A retrospective cohort study ...was performed using electronic medical record and billing data for women 14 to 25 years of age in 2002-2007, assessing differences in the odds of a chlamydia test being performed at that visit.
Adjusted odds of a chlamydia test being performed were lower among women 14 to 15 years of age (odds ratio: 0.83 95% confidence interval: 0.70-1.00) and 20 to 25 years of age (20-21 years, odds ratio: 0.78 95% confidence interval: 0.70-0.89; 22-23 years, odds ratio: 0.76 95% confidence interval: 0.67-0.87; 24-25 years, odds ratio: 0.64 95% confidence interval: 0.57-0.73), compared with women 18 to 19 years of age. Black women had 3 times increased odds (odds ratio: 2.96 95% confidence interval: 2.66-3.28) and Hispanic women nearly 13 times increased odds (odds ratio: 12.89 95% confidence interval: 10.85-15.30) of testing, compared with white women.

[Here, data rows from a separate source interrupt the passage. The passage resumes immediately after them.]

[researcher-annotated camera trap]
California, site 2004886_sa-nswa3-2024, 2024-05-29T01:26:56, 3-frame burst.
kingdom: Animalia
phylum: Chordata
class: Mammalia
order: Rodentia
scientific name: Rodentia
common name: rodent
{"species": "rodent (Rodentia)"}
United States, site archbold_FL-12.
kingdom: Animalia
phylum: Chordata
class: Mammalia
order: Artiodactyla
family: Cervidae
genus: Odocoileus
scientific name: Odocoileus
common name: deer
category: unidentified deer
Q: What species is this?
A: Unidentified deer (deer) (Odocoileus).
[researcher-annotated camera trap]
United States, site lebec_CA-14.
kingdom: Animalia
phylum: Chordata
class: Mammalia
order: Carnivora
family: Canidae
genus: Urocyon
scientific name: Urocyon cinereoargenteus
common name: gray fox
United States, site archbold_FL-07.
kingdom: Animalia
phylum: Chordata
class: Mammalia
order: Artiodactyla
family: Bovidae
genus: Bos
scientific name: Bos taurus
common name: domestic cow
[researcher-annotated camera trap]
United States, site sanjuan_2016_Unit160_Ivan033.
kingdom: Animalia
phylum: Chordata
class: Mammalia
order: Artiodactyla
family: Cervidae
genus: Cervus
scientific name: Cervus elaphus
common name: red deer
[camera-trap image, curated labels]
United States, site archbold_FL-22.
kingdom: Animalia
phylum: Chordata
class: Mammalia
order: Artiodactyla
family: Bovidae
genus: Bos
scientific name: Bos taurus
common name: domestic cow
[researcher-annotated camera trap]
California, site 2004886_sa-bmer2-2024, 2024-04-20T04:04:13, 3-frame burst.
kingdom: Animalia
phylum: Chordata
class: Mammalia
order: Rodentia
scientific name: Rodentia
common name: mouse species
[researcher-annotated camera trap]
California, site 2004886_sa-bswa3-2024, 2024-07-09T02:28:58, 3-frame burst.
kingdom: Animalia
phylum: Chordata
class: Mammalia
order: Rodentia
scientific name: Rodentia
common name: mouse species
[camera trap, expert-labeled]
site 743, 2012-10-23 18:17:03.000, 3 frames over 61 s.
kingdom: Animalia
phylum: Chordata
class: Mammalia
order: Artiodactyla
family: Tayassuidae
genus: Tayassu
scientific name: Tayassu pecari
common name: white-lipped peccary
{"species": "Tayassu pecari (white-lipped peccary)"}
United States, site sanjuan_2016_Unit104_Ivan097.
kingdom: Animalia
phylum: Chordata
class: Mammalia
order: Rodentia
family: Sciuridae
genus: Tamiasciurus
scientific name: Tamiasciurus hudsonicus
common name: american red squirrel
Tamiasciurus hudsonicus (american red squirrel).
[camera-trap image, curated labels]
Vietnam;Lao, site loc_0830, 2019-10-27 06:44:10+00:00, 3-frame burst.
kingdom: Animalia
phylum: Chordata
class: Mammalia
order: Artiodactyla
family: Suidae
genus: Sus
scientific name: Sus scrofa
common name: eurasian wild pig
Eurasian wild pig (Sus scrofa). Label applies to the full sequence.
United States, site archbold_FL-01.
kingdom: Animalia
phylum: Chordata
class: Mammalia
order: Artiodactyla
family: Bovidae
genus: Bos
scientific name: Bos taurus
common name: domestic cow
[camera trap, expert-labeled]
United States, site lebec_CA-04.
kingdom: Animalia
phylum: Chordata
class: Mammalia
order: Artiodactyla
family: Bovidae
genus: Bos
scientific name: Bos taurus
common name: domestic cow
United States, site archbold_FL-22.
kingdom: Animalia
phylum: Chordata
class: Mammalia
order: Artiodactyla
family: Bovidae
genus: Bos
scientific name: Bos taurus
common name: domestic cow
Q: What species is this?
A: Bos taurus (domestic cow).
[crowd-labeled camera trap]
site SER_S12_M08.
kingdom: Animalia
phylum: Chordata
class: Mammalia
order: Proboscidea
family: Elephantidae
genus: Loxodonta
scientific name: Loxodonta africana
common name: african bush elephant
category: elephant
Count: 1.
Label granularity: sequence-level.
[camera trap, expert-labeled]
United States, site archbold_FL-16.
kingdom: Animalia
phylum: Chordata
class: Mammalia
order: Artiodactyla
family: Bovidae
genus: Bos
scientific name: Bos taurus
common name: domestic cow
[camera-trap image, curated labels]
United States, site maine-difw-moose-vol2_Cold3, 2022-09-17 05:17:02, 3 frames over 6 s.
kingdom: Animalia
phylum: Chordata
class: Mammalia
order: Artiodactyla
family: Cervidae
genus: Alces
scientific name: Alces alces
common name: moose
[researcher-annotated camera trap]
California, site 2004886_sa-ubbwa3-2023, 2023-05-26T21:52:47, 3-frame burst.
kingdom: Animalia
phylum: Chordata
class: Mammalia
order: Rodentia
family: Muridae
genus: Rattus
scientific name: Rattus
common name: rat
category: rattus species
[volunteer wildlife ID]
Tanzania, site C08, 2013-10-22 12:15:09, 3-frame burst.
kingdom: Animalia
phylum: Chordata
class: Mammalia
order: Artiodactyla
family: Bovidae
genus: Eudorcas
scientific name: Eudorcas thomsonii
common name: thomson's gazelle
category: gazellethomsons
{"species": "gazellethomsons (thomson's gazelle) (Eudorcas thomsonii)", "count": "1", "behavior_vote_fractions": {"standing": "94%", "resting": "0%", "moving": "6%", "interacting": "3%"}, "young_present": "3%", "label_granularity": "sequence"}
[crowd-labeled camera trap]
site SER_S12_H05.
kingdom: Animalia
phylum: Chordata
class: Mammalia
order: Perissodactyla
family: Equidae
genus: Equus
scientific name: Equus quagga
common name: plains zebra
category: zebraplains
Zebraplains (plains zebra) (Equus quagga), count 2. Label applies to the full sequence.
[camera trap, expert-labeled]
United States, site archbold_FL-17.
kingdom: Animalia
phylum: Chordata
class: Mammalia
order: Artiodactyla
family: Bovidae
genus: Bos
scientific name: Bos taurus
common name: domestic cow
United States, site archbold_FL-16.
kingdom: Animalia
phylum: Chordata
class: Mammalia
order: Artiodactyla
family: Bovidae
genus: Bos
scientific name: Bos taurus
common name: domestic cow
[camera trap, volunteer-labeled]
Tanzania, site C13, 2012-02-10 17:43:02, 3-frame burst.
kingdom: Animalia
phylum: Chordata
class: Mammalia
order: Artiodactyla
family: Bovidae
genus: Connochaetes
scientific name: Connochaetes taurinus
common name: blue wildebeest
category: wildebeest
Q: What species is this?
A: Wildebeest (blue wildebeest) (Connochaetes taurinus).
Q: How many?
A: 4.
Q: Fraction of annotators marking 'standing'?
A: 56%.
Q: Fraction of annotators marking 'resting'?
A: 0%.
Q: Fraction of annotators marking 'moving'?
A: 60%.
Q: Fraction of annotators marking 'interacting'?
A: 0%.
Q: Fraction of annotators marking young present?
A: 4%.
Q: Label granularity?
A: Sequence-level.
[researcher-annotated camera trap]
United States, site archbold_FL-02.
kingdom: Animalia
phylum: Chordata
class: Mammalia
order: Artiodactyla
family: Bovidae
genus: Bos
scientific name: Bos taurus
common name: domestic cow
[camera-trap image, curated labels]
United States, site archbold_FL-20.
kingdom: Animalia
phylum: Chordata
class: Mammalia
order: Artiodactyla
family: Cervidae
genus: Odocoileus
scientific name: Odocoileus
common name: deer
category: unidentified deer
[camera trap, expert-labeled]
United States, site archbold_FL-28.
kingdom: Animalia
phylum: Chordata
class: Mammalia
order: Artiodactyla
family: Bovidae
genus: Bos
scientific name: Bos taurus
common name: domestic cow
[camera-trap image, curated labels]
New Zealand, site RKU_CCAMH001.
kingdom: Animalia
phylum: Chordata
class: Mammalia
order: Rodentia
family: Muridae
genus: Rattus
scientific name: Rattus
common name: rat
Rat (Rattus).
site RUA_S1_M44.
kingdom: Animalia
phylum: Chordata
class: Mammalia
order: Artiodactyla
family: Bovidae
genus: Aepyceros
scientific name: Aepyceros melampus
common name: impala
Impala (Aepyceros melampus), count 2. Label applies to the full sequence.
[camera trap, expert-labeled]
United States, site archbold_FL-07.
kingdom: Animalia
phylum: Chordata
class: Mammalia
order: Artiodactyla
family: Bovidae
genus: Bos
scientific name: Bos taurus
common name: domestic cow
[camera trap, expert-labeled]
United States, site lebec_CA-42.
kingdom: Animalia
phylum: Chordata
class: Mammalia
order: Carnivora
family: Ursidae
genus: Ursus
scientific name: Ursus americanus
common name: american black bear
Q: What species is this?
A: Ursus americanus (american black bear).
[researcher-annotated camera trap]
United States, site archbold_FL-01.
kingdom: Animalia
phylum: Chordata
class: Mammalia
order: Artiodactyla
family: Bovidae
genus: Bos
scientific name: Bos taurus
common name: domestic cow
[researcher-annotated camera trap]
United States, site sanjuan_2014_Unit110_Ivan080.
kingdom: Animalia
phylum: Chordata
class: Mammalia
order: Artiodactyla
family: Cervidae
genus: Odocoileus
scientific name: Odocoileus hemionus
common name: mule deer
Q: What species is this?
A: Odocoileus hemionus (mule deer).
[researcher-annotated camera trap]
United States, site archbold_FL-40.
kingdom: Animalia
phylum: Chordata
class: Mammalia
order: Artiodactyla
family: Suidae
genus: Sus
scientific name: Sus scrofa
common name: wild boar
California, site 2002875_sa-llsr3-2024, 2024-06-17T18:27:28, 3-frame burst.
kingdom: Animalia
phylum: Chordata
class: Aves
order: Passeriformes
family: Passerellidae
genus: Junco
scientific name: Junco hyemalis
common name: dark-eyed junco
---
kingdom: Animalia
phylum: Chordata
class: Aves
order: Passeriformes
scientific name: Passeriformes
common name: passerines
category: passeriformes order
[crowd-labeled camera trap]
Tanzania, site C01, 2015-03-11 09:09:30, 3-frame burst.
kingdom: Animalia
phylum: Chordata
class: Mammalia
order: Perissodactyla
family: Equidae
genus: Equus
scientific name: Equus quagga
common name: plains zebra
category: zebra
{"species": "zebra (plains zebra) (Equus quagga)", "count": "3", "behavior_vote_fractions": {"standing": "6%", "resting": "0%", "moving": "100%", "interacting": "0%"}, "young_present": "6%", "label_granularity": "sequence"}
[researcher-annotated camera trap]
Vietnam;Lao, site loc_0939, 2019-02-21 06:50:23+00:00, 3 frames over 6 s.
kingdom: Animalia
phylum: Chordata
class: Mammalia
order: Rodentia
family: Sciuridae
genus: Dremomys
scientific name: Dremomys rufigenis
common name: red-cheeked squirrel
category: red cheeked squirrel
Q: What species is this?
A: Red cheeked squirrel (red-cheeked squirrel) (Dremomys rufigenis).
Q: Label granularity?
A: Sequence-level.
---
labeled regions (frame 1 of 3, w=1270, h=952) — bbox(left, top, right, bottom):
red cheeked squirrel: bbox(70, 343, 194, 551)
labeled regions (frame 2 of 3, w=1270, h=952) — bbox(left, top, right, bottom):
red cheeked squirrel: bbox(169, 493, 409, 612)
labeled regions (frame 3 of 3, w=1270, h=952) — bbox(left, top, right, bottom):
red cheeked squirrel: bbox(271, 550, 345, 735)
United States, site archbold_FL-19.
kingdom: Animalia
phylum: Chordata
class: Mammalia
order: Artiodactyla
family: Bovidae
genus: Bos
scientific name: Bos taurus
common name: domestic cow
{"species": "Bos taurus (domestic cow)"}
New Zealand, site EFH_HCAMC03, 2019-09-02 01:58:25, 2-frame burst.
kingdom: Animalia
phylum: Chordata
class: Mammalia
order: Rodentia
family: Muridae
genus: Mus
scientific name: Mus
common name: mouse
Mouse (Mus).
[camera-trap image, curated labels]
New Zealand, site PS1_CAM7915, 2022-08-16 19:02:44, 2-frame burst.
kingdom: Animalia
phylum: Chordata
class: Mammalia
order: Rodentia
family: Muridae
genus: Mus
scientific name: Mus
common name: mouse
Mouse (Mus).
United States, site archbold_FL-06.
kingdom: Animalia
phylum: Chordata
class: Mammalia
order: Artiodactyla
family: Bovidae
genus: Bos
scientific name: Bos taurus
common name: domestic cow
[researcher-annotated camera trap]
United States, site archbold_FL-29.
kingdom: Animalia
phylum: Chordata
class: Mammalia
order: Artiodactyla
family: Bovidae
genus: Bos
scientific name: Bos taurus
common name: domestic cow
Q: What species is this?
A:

Women with public (odds ratio: 1.74 95% confidence interval: 1.58-1.91) and public pending (odds ratio: 6.85 95% confidence interval: 5.13-9.15) insurance had increased odds of testing, compared with women with private insurance. After first STI diagnosis, differences according to race/ethnicity persisted but were smaller; after first pregnancy, differences persisted.
Despite recommendations to screen all sexually active young women for chlamydia, providers screened women differently according to age, race/ethnicity, and insurance status, although differences were reduced after first STI or pregnancy.